start

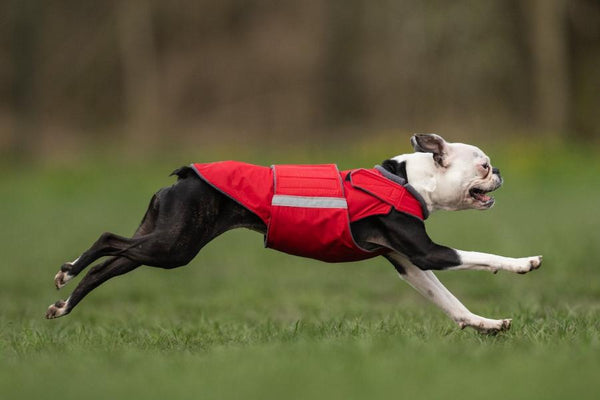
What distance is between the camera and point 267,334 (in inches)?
277

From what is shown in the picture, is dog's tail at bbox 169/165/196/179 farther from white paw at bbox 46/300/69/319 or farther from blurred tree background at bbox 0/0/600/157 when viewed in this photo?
blurred tree background at bbox 0/0/600/157

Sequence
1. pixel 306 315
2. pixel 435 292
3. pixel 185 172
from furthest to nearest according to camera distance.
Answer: pixel 306 315, pixel 435 292, pixel 185 172

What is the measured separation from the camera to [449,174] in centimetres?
673

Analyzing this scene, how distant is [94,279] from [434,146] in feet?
8.10

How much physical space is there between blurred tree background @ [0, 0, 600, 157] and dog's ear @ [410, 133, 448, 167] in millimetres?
19786

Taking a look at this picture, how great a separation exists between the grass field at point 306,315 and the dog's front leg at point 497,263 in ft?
1.50

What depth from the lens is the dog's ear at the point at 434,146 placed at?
6684 millimetres

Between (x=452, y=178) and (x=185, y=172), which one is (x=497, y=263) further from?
(x=185, y=172)

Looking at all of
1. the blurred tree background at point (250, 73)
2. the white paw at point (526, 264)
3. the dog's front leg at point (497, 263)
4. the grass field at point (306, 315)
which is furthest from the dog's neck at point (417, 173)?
the blurred tree background at point (250, 73)

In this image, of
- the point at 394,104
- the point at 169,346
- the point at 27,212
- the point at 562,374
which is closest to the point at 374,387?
the point at 562,374

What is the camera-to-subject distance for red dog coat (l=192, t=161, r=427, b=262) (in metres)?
6.47

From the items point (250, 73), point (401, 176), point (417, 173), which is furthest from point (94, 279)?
point (250, 73)

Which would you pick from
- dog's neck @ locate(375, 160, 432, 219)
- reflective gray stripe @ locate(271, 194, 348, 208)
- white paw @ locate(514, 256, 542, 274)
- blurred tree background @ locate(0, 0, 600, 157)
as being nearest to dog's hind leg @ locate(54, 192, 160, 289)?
reflective gray stripe @ locate(271, 194, 348, 208)

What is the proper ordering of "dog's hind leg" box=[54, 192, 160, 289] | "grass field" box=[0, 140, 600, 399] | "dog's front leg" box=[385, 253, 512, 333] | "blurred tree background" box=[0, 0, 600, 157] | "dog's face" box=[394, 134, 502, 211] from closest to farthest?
"grass field" box=[0, 140, 600, 399], "dog's hind leg" box=[54, 192, 160, 289], "dog's face" box=[394, 134, 502, 211], "dog's front leg" box=[385, 253, 512, 333], "blurred tree background" box=[0, 0, 600, 157]
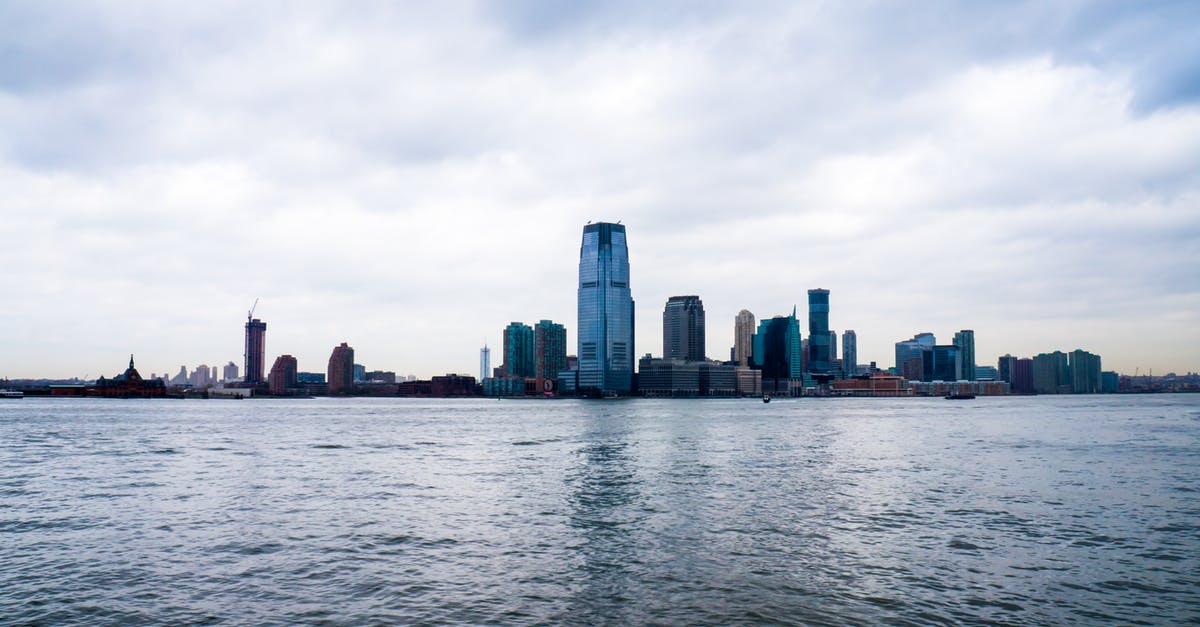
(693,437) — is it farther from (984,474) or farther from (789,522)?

end

_Task details_
Ignore the images and quote every line of the listing exactly.

_Solution_
What distance is between the camera and point 267,334 (in inches)?
277

From what is shown in the picture, is dog's tail at bbox 169/165/196/179 farther from white paw at bbox 46/300/69/319 or farther from blurred tree background at bbox 0/0/600/157 when viewed in this photo?
blurred tree background at bbox 0/0/600/157

Sequence
1. pixel 306 315
2. pixel 435 292
3. pixel 185 172
from furthest to nearest according to camera distance.
Answer: pixel 306 315, pixel 435 292, pixel 185 172

What is the measured separation from the camera to [449,174] in centimetres?
673

Analyzing this scene, how distant is [94,279] from [434,146] in feet?
8.10

How much physical space is there between blurred tree background @ [0, 0, 600, 157] and dog's ear @ [410, 133, 448, 167] in millimetres?
19786

Taking a look at this picture, how great a separation exists between the grass field at point 306,315 and the dog's front leg at point 497,263 in ft?
1.50

What depth from the lens is the dog's ear at the point at 434,146 placed at?
6684 millimetres

Between (x=452, y=178) and (x=185, y=172), which one is (x=497, y=263) further from?
(x=185, y=172)

Looking at all of
1. the blurred tree background at point (250, 73)
2. the white paw at point (526, 264)
3. the dog's front leg at point (497, 263)
4. the grass field at point (306, 315)
which is furthest from the dog's neck at point (417, 173)?
the blurred tree background at point (250, 73)

In this image, of
- the point at 394,104
- the point at 169,346
- the point at 27,212
- the point at 562,374
which is closest to the point at 374,387?
the point at 562,374

What is the camera-to-subject distance for red dog coat (l=192, t=161, r=427, b=262) (in metres)?
6.47

From the items point (250, 73), point (401, 176), point (417, 173), which is furthest from point (94, 279)?
point (250, 73)

Which would you pick from
- dog's neck @ locate(375, 160, 432, 219)
- reflective gray stripe @ locate(271, 194, 348, 208)
- white paw @ locate(514, 256, 542, 274)
- blurred tree background @ locate(0, 0, 600, 157)
as being nearest to dog's hind leg @ locate(54, 192, 160, 289)?
reflective gray stripe @ locate(271, 194, 348, 208)

What is the proper ordering of "dog's hind leg" box=[54, 192, 160, 289] | "grass field" box=[0, 140, 600, 399] | "dog's front leg" box=[385, 253, 512, 333] | "blurred tree background" box=[0, 0, 600, 157] | "dog's face" box=[394, 134, 502, 211] from closest to farthest?
"grass field" box=[0, 140, 600, 399], "dog's hind leg" box=[54, 192, 160, 289], "dog's face" box=[394, 134, 502, 211], "dog's front leg" box=[385, 253, 512, 333], "blurred tree background" box=[0, 0, 600, 157]
(693,437) — is it farther from (984,474) or farther from (789,522)?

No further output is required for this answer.